This past Sunday millions of spectators around the world tuned into the Women’s World Cup Final, a match that featured a talented United States team against an upstart national team of Japan. The American team entered the match as the favorites, having staved off elimination in their exciting quarterfinal match against an always dangerous and extremely skilled Brazilian team. Brazil and their leader, Marta, who is widely-regarded as one of the best female soccer players in the world, were stunned when the United States team scored a late, game-tying goal in extra time that sent the match to penalty kicks where the United States triumphed. Riding the momentum of that thrilling victory and the defeat of France in the semifinals, the U.S. met an underdog Japanese team whom many had not expected to make a deep run in the tournament.

The Japanese team endured similar battles en route to the final, first, against the two-time defending champion German team, the favored host of this World Cup, and then, against a tough Swedish team. Yet, the Japanese team prevailed yet again on Sunday and hoisted the trophy in jubilation after a hard-fought match that, in uncanny parallel with the U.S. contest against Brazil, was also determined by penalty kicks.

When the two teams finally faced off last Sunday, the United States may have actually outplayed the Japanese team for most of the game that day by holding a lead twice late into the match, but they failed to capitalize on numerous opportunities and faltered uncharacteristically during the shootout. The Japanese squad, as they had throughout the tournament, seized the day and took advantage of opportunities that came their way. They never gave up, even when the Americans seemed destined to become champions, and their heart and determination led them to the 2011 World Cup.

* Work order:
Reproduce the passage on the 2011 Women's World Cup Final verbatim, from start to finish. The material that comes next is drawn from a separate source.

* Supplied information:

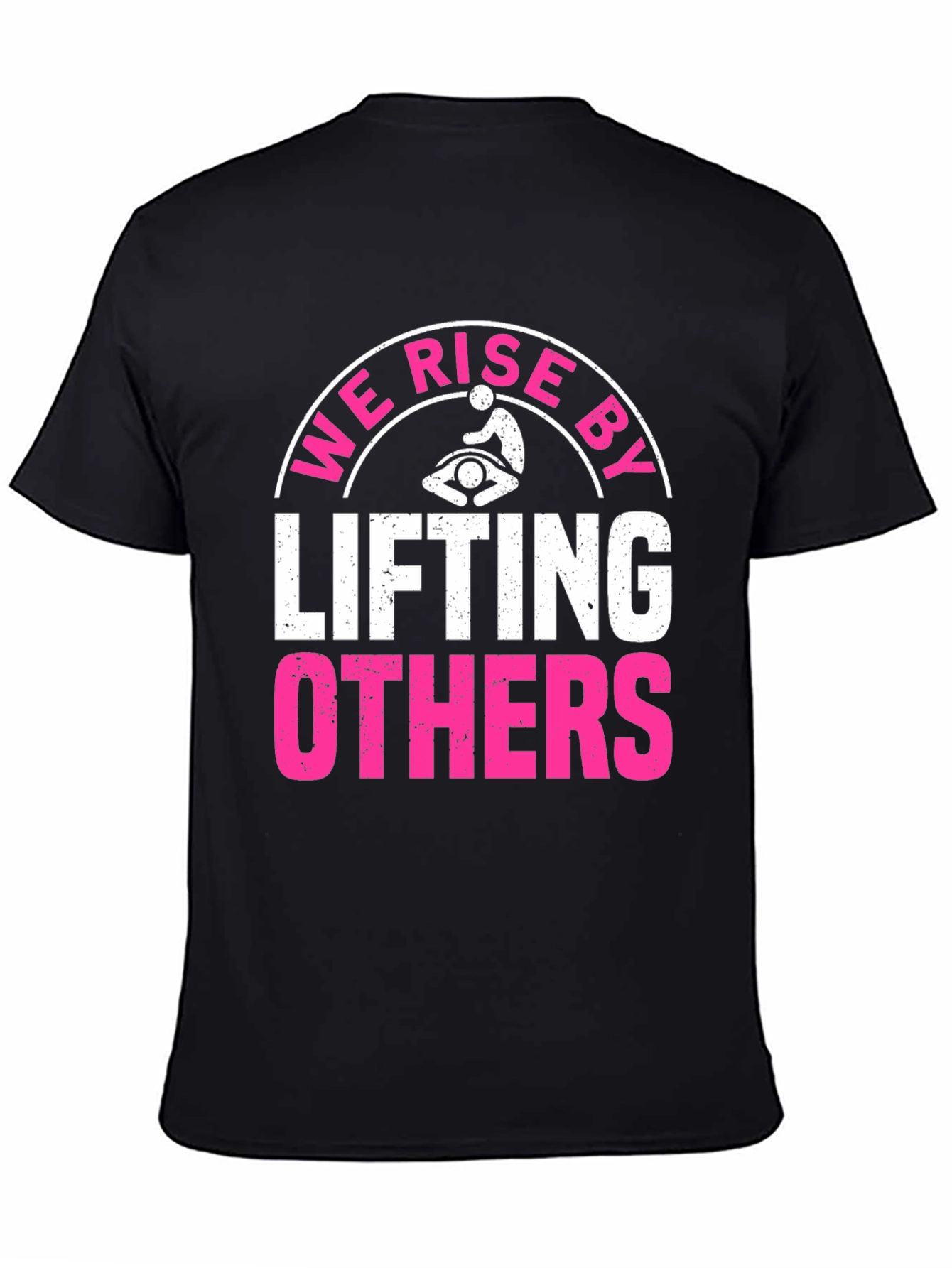 We Rise By Lifting Others Graphic Tee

* Result of this exercise:
This past Sunday millions of spectators around the world tuned into the Women’s World Cup Final, a match that featured a talented United States team against an upstart national team of Japan. The American team entered the match as the favorites, having staved off elimination in their exciting quarterfinal match against an always dangerous and extremely skilled Brazilian team. Brazil and their leader, Marta, who is widely-regarded as one of the best female soccer players in the world, were stunned when the United States team scored a late, game-tying goal in extra time that sent the match to penalty kicks where the United States triumphed. Riding the momentum of that thrilling victory and the defeat of France in the semifinals, the U.S. met an underdog Japanese team whom many had not expected to make a deep run in the tournament.

The Japanese team endured similar battles en route to the final, first, against the two-time defending champion German team, the favored host of this World Cup, and then, against a tough Swedish team. Yet, the Japanese team prevailed yet again on Sunday and hoisted the trophy in jubilation after a hard-fought match that, in uncanny parallel with the U.S. contest against Brazil, was also determined by penalty kicks.

When the two teams finally faced off last Sunday, the United States may have actually outplayed the Japanese team for most of the game that day by holding a lead twice late into the match, but they failed to capitalize on numerous opportunities and faltered uncharacteristically during the shootout. The Japanese squad, as they had throughout the tournament, seized the day and took advantage of opportunities that came their way. They never gave up, even when the Americans seemed destined to become champions, and their heart and determination led them to the 2011 World Cup.